Trecho do documento
----------
Estudo

Estudo
Procurar:
Os católicos liberais

Os católicos liberais

Várias ondas sucessivas do “catolicismo liberal” foram condenadas pelos Papas dos séculos XIX e XX.

Quem condenou a primeira onda “católica liberal”?

A primeira onda, guiada por Félicité de Lamennais (1782-1854), foi condenada por Gregório XVI, na encíclica Mirari vos, em 1832. Lamennais saiu da Igreja e foi abandonado por seus discípulos. [134]

Quem condenou a segunda onda “católica liberal”?

A segunda onda “católica liberal”, guiada por Mons. Felix Dupanloup (1802-1878, Bispo de Orleans) e pelo conde Charles de Montalembert (1810-1870), foi condenada em 1864 pela encíclica Quanta cura de Pio IX e pelo catálogo de erros Syllabus, que lhe é anexo [135].

Quem condenou a terceira onda “católica liberal”?

A terceira onda “católica liberal” se desenvolveu nos meios que haviam resistido à segunda. Sob a pressão do mundo contemporâneo, e sem isso perceber, toda uma parte de jovens católicos franceses adotaram, pouco a pouco, no fim do pontificado de Leão XIII (principalmente a partir do Ralliement, em 1892) as ideias contra que seus pais haviam lutado.

Os “padres democratas”, depois o Sillon de Marc Saigner (1873-1950) estiveram na liderança deste movimento [136] que foi parado pela Carta sobre o Sillon, de São Pio X (1910).
----------
Material fornecido
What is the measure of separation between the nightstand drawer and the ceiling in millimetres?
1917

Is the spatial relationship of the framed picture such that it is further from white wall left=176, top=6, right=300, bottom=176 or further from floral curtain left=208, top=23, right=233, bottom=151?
----------
Descrição do problema
Edite o texto sobre os católicos liberais: reproduza tudo desde "Quem condenou a segunda" até "Pio X (1910).", substituindo "pouco a pouco" por "gradualmente".

Solução do problema
Quem condenou a segunda onda “católica liberal”?

A segunda onda “católica liberal”, guiada por Mons. Felix Dupanloup (1802-1878, Bispo de Orleans) e pelo conde Charles de Montalembert (1810-1870), foi condenada em 1864 pela encíclica Quanta cura de Pio IX e pelo catálogo de erros Syllabus, que lhe é anexo [135].

Quem condenou a terceira onda “católica liberal”?

A terceira onda “católica liberal” se desenvolveu nos meios que haviam resistido à segunda. Sob a pressão do mundo contemporâneo, e sem isso perceber, toda uma parte de jovens católicos franceses adotaram, gradualmente, no fim do pontificado de Leão XIII (principalmente a partir do Ralliement, em 1892) as ideias contra que seus pais haviam lutado.

Os “padres democratas”, depois o Sillon de Marc Saigner (1873-1950) estiveram na liderança deste movimento [136] que foi parado pela Carta sobre o Sillon, de São Pio X (1910).